I was reading TNT today and the following jumped at me. It was a comment by Jane A. Bruno about Form 8938, the FBAR and the recently enacted reporting obligations that affect US residents that live and work abroad. The comment had some well reasoned remarks and observations and a pleading tone asking Treasury to discontinue this avalanche of information collection and reporting requirements that could drive taxpayers mad. The comment reminded me that it is tax season and that many fund investors will be filing their individual tax returns soon. Well, in the last few years it seems that there has been plenty of developments in this area but nothing definitive has come up thus far in the form of guidance.
What new forms and reporting requirements should fund investors pay attention to? First, they should pay attention to the form mentioned in the heading – Form 8938. That form applies not only to citizens living abroad but to all kinds of fund investors. Last year Congress enacted IRC 6038D. That section basically requires any individual that has an interest in a foreign financial asset valued at more than $50,000 in the aggregate to report the maximum value of the account. The Government plans to use Form 8938 for this reporting. So far this form is in draft form and Treasury has requested comments. It is not clear when this form will be finalized and put in circulation but considering that Treasury will most likely require people to file the form as soon as possible, the form will proably be finalized soon. What is a financial asset? Well, the definition basically cross-references to the newly enacted FATCA law (IRC 1471 et seq). The FATCA law clearly encompasses foreign investment funds (maybe some exceptions will be in place soon, but as of now, pretty much all foreign private equity, hedge funds and venture capital funds appear to be included). What does this mean? It means that investors in these funds will have to file this form. Well, this begs the question of course how you determine the highest value of the financial asset/account (i.e. the value of the interest in the fund). One would guess that the metric is FMV which in turn could put some investors in a predicament. For some funds FMV may not be easy to determine and this information may be hard to get. Not entirely clear whether the IRS is considering this right now.
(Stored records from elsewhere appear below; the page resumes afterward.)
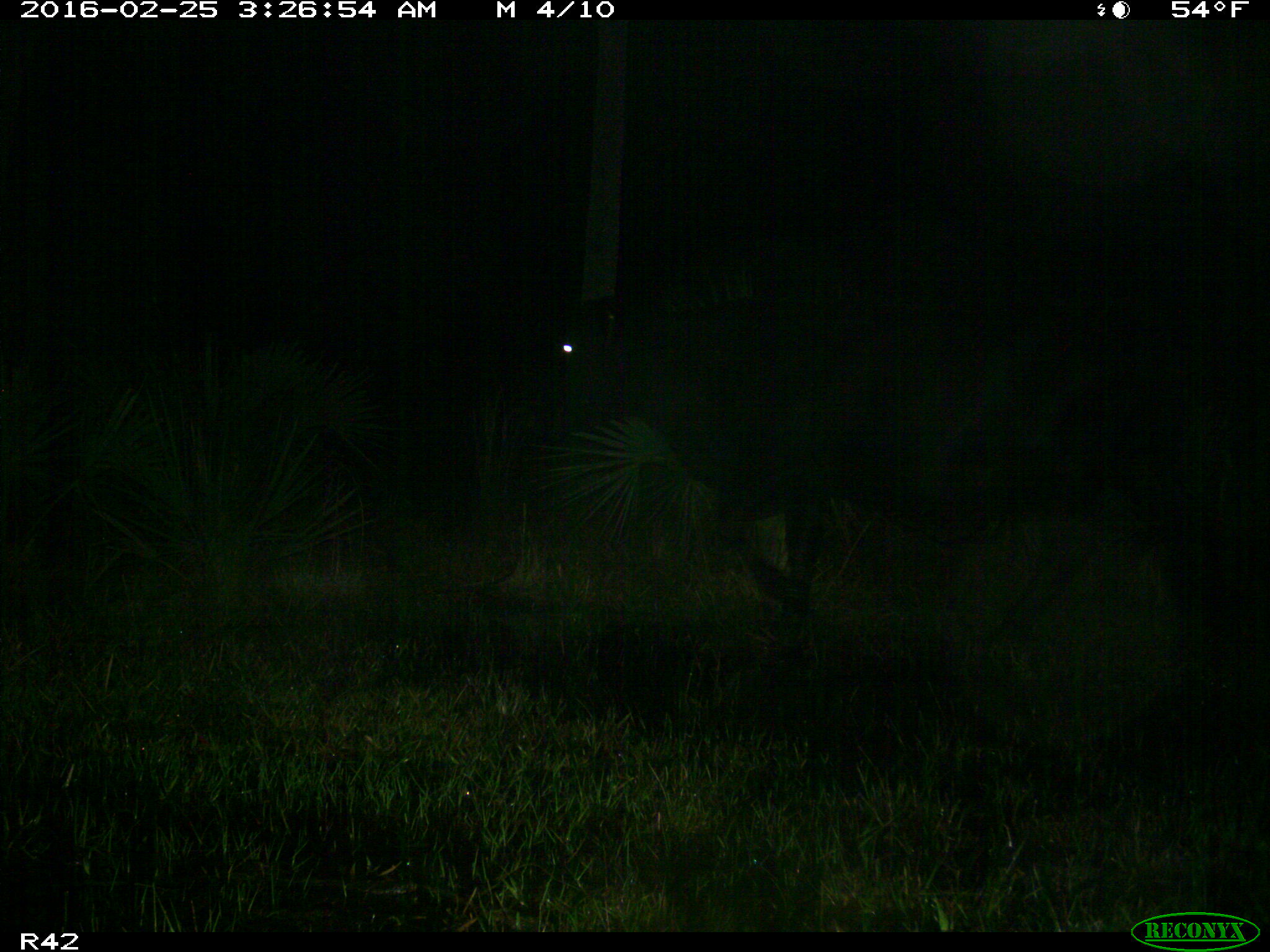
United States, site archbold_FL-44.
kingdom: Animalia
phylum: Chordata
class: Mammalia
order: Artiodactyla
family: Bovidae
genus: Bos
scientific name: Bos taurus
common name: domestic cow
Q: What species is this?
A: Bos taurus (domestic cow).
What else? In addition to the above form, the PFIC reporting law changed. Now under new IRC 1298(f) everybody will have to file Form 8621 or some other form that Treasury conceives for this purpose. Prior to this law investors in offshore hedge or private equity funds treated as corporations had to file the form either if they made a QEF election or in few other limited circumstances. Apparently there is no revised form or instructions as of now. At least Treasury has provided some relief in respect of this filing requirement. In Notice 2010-34 Treasury provided that “[s]hareholders of a PFIC that were not otherwise required to file Form 8621 annually prior to March 18, 2010, will not be required to file an annual report as a result of the addition of § 1298(f) for taxable years beginning before March 18, 2010.”
Lastly, a discussion about investment funds, investors and filing requirements would be nothing without mentioning FBAR. Sadly, things are not entirely clear regarding whether fund investors have to file FBARs for years 2010 and after. As I mentioned in other posts on this blog Notice 2010-23 provided relief for calendar years 2009 and earlier. However, no regulations are finalized that address whether investors in non-mutual funds (i.e. hedge, private equity or venture capital) have to file FBARs and the new FBAR form remains in draft form. Due to this state of affairs some practitioners advise that FBAR forms should be filed protectively. As a separate matter, an FBAR form may be required if the investor has a signature authority over bank accounts held by the fund. One can only hope that Treasury will soon come up with clear and definitive guidance regarding FBAR and the other forms applicable to investors. It is worthwhile to keep an eye on all of these forms and any future guidance that comes up on this subject. The penalties for noncompliance could be harsh and correcting the mistakes could be costly. Of course, these forms are in addition to any other forms an investor may have to file such as Form 5471, 8865 and so on.